Thursday, 21 October 2010

When choosing a bag, style matters

I realise from a comment that I got on the O bag that my views on Brompton bags may be considered as a consumer test on which bag to buy and which bag is best. They are not. They are my views based on what I like and whether I would buy and use a bag. Whether it is in shoes or bags, style matters to me just as much as how practical or efficient a bag or shoe is.

I know that using a bag on the front block is more efficient and better for my back. But I don’t like the look of the bag in the front. The exception to this is the Brompton wicker basket which I don’t use so much now that I can get a ‘basket fix’ from riding the Trek.

Brompton provides a range of bags for the front and back for the bike. I feel that until recently the design of these bags never received the same attention as the design and look of the bike. The bags that were available two years ago also had drawbacks, 1. Narrow shoulder straps. The pannier is impossible to carry when commuting because of narrow straps. I had to buy an additional shoulder strap pad. This is an obvious and simple design feature that could have been incorporated at the beginning. 2. Black interior lining. The endless frustration of finding anything in a deep bag with a dark lining was too much for me.

I get asked questions about what bag to buy for the Brompton from those in the process of buying. My advice on this is to go without buying a ‘special bag’ until you get to know your Brompton and your way of riding and using it. This will probably take a couple weeks and not more than a month. Oh yes, get a bag block fitted so that you still have the option.

= = =

WRITTEN TASK » Reproduce the entire blog post on choosing bags word for word. The data that comes next bears no relation to the blog post about choosing bags.

= = =

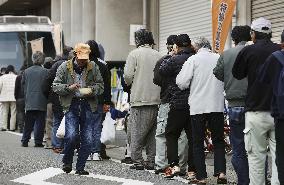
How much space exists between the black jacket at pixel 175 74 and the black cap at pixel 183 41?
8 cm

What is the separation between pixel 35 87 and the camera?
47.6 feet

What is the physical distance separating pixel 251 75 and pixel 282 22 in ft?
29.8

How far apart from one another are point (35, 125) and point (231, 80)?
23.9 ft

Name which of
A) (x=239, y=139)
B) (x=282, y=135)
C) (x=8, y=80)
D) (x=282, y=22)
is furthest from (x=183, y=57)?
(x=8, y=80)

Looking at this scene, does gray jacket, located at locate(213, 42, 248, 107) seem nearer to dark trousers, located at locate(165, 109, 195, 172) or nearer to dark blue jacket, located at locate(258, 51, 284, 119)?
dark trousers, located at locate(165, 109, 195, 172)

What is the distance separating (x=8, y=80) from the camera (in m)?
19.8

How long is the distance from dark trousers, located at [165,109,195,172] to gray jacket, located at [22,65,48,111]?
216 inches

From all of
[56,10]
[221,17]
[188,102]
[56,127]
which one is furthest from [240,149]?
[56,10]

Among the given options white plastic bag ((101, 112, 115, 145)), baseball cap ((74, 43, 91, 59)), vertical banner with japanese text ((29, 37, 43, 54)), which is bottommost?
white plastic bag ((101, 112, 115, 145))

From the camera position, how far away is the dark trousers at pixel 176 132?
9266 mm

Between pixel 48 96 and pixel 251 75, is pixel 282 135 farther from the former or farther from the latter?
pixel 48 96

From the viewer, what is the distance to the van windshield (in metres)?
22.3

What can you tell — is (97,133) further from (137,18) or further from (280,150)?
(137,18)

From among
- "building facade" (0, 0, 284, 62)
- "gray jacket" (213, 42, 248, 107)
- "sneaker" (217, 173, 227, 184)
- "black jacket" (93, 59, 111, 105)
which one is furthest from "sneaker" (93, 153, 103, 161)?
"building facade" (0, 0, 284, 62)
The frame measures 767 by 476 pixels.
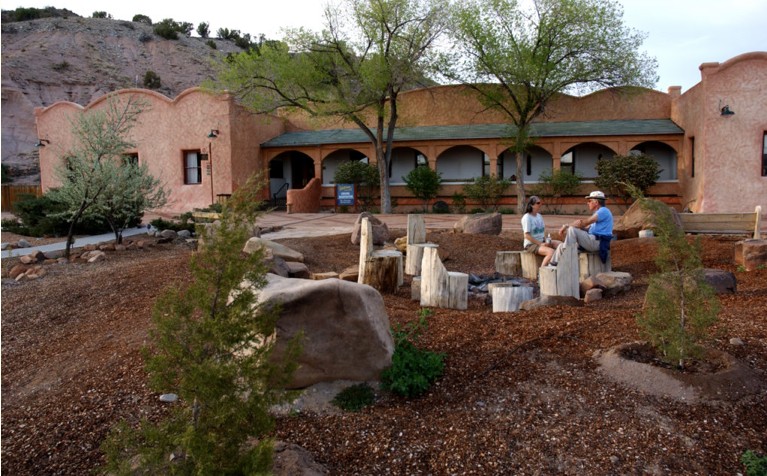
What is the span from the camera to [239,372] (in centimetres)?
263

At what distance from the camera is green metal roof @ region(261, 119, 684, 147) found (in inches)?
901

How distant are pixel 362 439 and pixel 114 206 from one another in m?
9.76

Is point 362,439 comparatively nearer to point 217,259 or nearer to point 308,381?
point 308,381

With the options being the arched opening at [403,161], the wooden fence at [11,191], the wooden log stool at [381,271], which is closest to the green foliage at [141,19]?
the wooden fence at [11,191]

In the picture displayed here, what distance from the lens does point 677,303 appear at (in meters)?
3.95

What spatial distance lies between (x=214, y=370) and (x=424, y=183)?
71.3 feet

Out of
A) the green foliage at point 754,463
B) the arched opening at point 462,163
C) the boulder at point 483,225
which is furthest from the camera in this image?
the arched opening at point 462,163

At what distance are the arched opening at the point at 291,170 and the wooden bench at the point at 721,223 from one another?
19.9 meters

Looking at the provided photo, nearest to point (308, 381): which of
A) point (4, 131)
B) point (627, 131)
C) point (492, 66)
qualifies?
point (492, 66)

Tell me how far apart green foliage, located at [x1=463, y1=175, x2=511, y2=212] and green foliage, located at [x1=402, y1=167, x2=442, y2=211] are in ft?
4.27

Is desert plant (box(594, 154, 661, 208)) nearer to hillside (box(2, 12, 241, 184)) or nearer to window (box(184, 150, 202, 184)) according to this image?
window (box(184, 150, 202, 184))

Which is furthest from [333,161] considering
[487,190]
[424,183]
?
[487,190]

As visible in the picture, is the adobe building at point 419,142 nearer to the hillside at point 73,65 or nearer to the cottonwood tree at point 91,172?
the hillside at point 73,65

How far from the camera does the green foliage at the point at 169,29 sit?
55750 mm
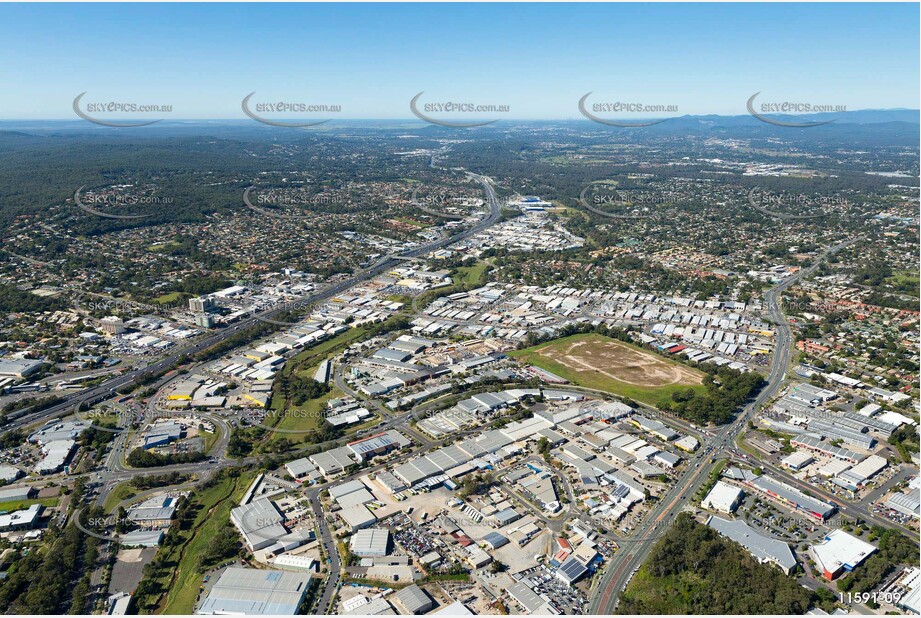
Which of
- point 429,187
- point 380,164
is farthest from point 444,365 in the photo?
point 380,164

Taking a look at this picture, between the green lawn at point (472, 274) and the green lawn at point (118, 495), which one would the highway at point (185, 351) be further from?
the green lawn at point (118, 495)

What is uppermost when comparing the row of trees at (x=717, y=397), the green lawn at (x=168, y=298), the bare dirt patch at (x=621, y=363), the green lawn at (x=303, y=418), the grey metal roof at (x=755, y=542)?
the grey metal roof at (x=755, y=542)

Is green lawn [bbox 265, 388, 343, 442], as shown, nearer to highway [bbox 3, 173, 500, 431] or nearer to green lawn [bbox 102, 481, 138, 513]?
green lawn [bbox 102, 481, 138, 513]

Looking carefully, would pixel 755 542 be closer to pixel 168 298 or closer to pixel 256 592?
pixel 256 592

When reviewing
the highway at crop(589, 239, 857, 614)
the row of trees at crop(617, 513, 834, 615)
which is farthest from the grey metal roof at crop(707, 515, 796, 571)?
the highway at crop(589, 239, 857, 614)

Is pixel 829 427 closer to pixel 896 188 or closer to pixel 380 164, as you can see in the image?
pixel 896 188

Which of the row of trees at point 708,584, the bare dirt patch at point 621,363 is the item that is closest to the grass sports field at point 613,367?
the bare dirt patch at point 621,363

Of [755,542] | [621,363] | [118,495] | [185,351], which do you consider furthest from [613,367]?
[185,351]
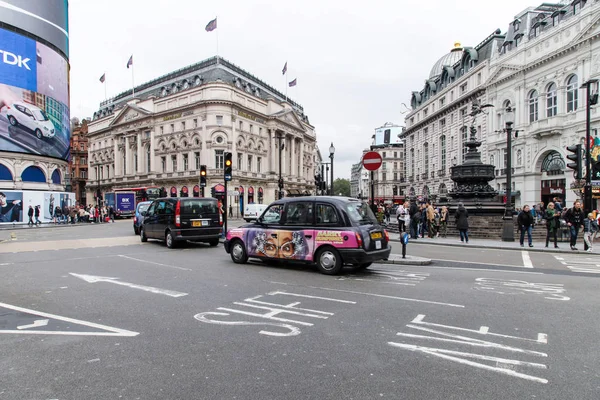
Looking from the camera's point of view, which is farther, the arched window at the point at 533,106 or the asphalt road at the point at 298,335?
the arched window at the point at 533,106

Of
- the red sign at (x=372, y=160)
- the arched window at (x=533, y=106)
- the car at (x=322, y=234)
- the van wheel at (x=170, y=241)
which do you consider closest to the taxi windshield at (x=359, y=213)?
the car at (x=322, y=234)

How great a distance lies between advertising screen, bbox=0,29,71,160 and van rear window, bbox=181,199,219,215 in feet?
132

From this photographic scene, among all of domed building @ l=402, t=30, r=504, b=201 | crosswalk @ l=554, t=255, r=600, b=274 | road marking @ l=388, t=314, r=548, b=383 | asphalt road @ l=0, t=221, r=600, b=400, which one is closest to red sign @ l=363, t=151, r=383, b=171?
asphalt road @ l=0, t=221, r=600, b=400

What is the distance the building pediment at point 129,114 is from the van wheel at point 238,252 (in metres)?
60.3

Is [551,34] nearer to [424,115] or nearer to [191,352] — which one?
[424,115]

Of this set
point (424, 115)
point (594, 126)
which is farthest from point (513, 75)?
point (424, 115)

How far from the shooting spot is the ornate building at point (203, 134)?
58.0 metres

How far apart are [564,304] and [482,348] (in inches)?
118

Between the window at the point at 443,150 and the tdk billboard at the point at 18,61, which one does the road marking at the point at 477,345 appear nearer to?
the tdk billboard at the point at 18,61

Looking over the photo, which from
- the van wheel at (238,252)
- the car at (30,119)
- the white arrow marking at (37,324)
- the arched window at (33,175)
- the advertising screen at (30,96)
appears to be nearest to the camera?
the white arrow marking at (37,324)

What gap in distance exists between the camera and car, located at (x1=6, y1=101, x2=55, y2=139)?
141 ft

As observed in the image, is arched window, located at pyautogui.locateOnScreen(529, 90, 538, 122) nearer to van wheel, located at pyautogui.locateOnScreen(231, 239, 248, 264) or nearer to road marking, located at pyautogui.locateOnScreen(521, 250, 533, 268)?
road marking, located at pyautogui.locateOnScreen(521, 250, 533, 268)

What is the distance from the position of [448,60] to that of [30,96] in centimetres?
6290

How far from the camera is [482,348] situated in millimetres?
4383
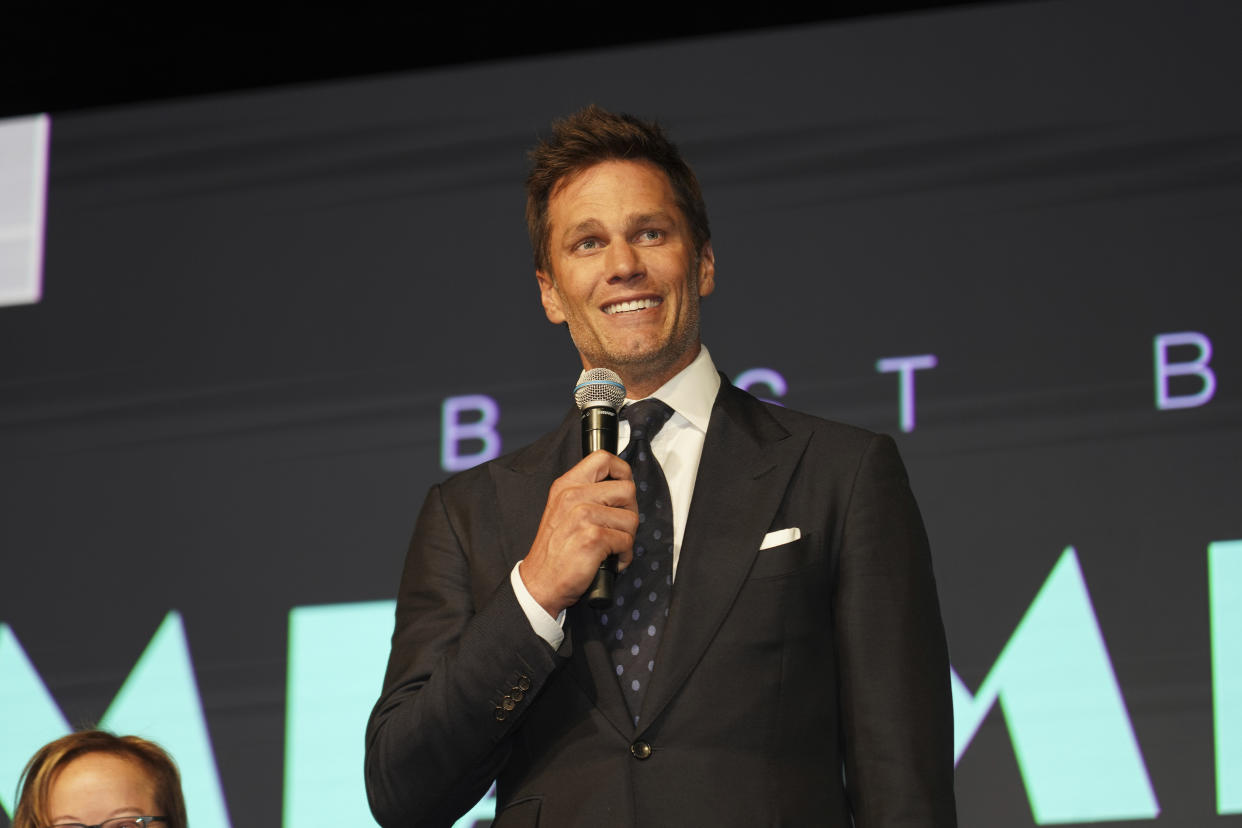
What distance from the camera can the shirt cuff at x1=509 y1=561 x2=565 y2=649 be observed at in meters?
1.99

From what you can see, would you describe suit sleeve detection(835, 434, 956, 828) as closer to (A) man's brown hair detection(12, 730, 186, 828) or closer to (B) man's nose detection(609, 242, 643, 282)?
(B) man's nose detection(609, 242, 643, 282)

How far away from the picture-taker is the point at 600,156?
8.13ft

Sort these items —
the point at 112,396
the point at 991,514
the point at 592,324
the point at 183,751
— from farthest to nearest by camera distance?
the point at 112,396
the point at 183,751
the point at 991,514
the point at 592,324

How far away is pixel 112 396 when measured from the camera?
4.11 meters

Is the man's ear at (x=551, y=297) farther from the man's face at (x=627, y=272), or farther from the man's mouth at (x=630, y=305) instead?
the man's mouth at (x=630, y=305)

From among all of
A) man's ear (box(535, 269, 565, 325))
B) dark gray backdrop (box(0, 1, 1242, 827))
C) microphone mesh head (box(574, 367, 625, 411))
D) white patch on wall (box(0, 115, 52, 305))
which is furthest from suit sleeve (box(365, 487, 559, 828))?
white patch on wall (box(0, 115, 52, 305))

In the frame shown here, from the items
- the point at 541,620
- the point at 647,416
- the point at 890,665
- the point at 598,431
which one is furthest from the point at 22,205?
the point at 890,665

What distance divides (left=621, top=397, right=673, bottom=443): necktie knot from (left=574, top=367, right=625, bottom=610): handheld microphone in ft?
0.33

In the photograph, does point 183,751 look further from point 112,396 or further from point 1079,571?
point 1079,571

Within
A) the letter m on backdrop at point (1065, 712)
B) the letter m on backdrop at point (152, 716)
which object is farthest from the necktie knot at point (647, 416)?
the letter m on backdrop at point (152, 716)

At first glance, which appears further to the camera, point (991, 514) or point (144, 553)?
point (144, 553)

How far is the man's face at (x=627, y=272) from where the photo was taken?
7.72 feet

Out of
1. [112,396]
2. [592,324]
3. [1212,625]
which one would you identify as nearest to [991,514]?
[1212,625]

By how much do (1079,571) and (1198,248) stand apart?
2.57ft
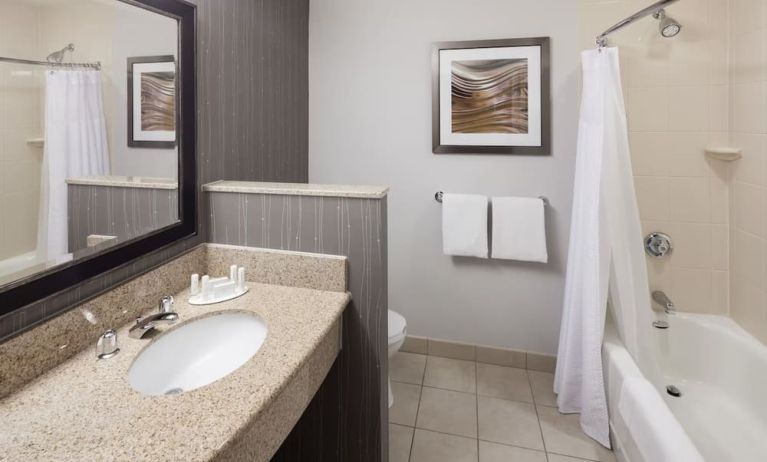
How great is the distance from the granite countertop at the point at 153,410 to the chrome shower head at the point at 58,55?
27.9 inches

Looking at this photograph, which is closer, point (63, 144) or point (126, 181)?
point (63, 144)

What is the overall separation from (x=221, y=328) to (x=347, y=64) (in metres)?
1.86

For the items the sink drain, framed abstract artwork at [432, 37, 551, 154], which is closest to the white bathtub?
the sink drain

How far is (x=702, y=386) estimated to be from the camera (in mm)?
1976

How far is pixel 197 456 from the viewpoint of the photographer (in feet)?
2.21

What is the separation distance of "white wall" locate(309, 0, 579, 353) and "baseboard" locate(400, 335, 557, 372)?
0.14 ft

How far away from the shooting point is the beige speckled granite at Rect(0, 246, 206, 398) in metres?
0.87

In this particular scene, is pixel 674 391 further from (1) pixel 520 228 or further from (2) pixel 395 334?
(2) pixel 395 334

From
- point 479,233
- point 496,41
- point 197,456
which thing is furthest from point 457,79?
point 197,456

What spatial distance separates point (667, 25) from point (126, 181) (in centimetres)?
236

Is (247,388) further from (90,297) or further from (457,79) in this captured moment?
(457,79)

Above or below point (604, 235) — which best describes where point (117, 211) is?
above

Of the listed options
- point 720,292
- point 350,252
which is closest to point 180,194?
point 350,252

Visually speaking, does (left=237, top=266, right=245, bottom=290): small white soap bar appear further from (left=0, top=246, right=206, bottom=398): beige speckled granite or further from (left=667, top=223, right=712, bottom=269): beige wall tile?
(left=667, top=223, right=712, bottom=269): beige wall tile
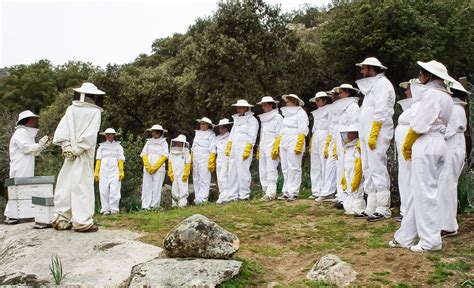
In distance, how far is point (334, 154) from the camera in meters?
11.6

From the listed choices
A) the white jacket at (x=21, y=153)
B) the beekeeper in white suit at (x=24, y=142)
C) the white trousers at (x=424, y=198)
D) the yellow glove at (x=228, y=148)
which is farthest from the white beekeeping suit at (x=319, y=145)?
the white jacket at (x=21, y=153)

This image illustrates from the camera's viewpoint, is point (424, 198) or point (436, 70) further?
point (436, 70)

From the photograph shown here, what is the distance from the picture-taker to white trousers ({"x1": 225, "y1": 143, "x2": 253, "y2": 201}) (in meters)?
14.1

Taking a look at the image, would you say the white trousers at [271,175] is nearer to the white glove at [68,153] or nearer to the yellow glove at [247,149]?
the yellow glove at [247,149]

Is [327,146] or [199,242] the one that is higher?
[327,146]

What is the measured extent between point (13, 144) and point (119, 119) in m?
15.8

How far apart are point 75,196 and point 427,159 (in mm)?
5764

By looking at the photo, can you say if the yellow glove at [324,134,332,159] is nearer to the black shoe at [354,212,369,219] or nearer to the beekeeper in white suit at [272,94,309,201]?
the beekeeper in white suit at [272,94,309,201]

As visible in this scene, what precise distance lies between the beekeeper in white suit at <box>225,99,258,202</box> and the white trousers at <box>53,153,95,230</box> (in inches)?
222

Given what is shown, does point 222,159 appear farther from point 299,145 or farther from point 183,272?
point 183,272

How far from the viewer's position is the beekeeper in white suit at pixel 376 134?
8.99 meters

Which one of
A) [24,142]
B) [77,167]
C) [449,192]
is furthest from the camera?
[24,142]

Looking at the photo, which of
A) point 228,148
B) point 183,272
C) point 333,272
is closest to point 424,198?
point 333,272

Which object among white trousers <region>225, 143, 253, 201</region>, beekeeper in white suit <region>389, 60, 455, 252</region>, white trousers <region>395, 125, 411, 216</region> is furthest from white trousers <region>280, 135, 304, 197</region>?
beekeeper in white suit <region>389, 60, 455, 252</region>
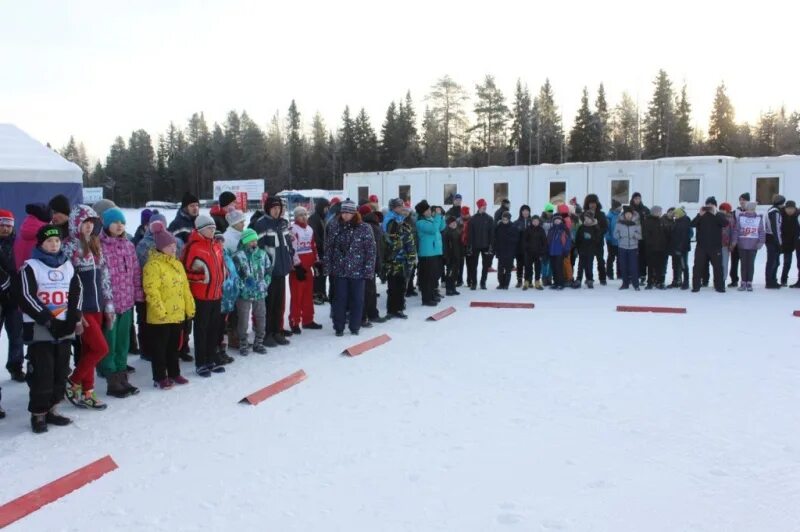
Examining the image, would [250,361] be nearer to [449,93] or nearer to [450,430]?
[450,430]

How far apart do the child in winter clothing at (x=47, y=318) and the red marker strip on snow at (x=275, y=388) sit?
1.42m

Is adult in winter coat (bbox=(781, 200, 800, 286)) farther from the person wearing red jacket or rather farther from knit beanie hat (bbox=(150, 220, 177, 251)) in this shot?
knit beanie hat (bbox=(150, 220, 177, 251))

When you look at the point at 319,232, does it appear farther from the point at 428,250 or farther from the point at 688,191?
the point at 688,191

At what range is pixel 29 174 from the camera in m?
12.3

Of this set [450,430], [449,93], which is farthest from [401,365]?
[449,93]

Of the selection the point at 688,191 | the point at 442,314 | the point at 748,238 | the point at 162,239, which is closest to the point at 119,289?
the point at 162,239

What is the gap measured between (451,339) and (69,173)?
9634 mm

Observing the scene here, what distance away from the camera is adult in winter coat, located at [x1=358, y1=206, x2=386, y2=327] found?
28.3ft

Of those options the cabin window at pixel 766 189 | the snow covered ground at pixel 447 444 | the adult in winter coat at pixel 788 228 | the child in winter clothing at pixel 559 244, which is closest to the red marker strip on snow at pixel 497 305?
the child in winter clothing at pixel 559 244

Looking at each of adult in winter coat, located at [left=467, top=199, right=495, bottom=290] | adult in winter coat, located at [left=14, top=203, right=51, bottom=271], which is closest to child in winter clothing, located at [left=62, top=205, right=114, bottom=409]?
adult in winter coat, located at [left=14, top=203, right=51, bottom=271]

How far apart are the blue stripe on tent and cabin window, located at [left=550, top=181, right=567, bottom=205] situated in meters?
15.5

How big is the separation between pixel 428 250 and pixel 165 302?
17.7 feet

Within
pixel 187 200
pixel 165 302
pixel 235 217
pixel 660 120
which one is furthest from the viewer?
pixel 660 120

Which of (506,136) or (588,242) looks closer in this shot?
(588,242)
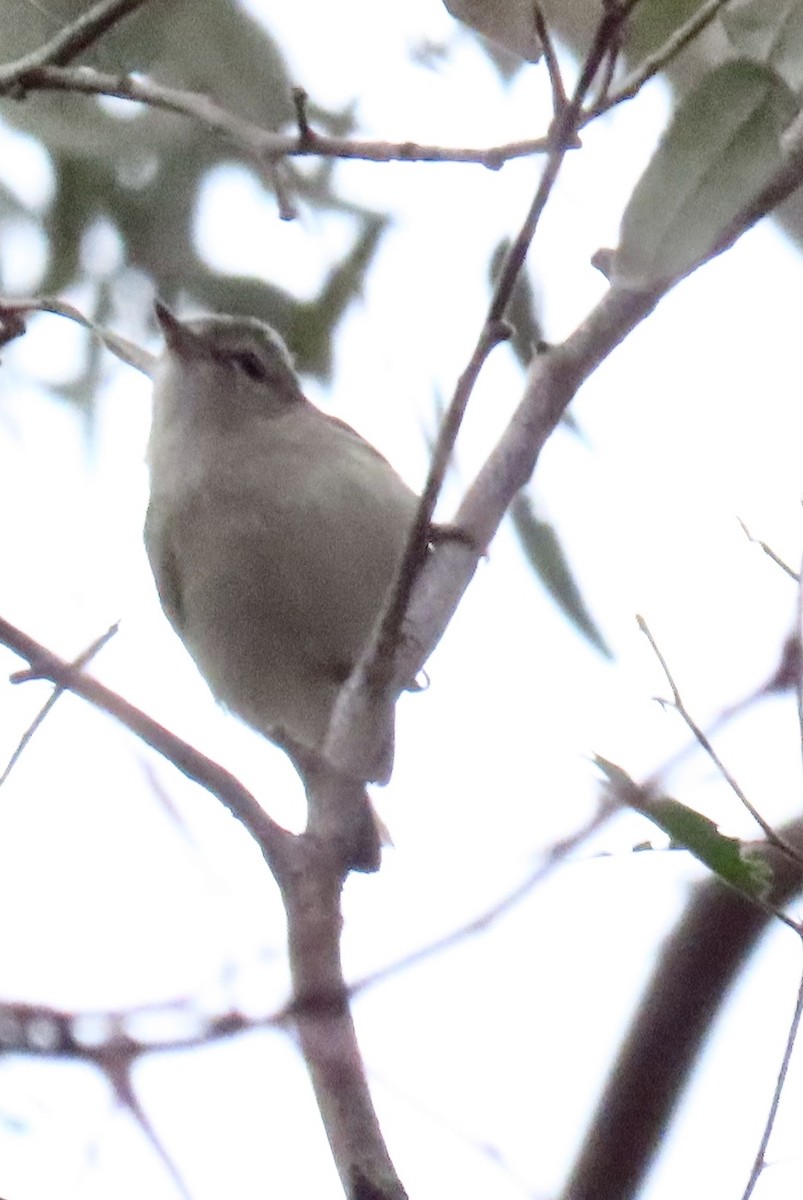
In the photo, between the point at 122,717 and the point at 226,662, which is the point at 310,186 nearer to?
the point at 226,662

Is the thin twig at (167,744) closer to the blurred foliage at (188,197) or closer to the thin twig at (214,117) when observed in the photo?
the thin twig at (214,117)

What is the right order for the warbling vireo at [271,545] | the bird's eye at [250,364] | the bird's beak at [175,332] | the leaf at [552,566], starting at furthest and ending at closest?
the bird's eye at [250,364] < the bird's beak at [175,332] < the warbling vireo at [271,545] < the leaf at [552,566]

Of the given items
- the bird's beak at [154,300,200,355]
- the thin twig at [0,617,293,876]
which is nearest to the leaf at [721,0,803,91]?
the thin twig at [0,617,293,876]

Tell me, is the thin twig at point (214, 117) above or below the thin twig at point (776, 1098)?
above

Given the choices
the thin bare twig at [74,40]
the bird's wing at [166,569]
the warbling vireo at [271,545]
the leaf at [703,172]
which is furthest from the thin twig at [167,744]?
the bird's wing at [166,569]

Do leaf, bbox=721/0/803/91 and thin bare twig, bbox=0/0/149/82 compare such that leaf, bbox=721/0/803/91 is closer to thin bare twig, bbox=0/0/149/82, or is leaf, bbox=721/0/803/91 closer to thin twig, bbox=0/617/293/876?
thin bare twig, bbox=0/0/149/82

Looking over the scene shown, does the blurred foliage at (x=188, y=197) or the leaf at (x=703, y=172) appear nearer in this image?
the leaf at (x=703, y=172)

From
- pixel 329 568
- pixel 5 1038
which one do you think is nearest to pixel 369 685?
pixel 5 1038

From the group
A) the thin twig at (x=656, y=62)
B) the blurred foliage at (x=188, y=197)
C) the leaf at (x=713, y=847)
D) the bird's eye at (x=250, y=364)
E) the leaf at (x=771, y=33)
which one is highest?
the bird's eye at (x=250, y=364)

= = =

OUTPUT FOR THIS EXERCISE »
Thursday, 21 October 2010

When choosing a bag, style matters

I realise from a comment that I got on the O bag that my views on Brompton bags may be considered as a consumer test on which bag to buy and which bag is best. They are not. They are my views based on what I like and whether I would buy and use a bag. Whether it is in shoes or bags, style matters to me just as much as how practical or efficient a bag or shoe is.

I know that using a bag on the front block is more efficient and better for my back. But I don’t like the look of the bag in the front. The exception to this is the Brompton wicker basket which I don’t use so much now that I can get a ‘basket fix’ from riding the Trek.

Brompton provides a range of bags for the front and back for the bike. I feel that until recently the design of these bags never received the same attention as the design and look of the bike. The bags that were available two years ago also had drawbacks, 1. Narrow shoulder straps. The pannier is impossible to carry when commuting because of narrow straps. I had to buy an additional shoulder strap pad. This is an obvious and simple design feature that could have been incorporated at the beginning. 2. Black interior lining. The endless frustration of finding anything in a deep bag with a dark lining was too much for me.

I get asked questions about what bag to buy for the Brompton from those in the process of buying. My advice on this is to go without buying a ‘special bag’ until you get to know your Brompton and your way of riding and using it. This will probably take a couple weeks and not more than a month. Oh yes, get a bag block fitted so that you still have the option.